Watch brand Rolex hosted its Arts Weekend festival on the Brooklyn Academy of Music campus this past weekend, a two-day multidisciplinary event that allowed the public an intimate look at the relationships between artists Spike Lee, Phyllida Lloyd, Lin-Manual Miranda, and Carrie Mae Weems and their protégés. At the festival, New York-based young artists Kyle Bell, Whitney White, Agustína San Martin, and Camila Rodríguez Triana premiered new work they have made with the support of these respective mentors over the span of two years. Manifested as exhibitions and panel discussions, the festival was a celebration of the importance of and fruitfulness that is born through artistic mentorship.
Established in 2002, Rolex’s Arts Initiative has helped nurture the relationships of almost 60 pairs of mentors and mentees via a year-long program with the goal to transfer knowledge from one artist to the next to continue building generations of individual achievement in the arts.

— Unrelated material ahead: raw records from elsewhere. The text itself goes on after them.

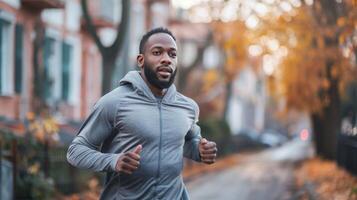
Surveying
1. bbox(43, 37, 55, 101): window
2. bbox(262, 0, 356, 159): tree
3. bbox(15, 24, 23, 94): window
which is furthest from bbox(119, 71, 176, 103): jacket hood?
bbox(43, 37, 55, 101): window

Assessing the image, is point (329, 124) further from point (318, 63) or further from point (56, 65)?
point (56, 65)

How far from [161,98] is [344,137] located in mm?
18883

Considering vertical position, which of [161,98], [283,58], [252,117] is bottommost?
[252,117]

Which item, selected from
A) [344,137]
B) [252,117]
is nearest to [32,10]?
[344,137]

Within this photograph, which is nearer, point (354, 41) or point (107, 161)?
point (107, 161)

The protégés participating in this weekend’s events were selected in February 2020, but the COVID-19 pandemic derailed their experiences soon after. Thus, Rolex extended their mentorships an extra 12 months to give the young artists the time and space to gain the same amount of personalized support that has been offered all classes before them.

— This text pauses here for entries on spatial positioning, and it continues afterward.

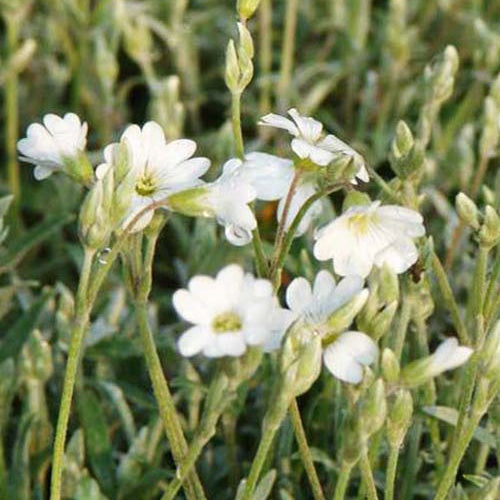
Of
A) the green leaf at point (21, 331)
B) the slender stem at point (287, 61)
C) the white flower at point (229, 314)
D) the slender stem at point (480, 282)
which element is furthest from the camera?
the slender stem at point (287, 61)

“Just as the pandemic changed the ways we worked, so too did it impact the way our mentors and protégés were able to connect,” says Rebecca Irvin, head of the Initiative. “We are pleased that these marvelously inventive pairs found innovative ways to have vibrant creative exchanges. We are very proud of the connections that they have forged with each other.”
After prior years of hosting the weekend festival in Mexico City, Berlin, and Cape Town, this year’s celebrations returned to the art community in the heart of Brooklyn, where pairs of mentors and protégés unveiled their deep connections to their shared home in New York.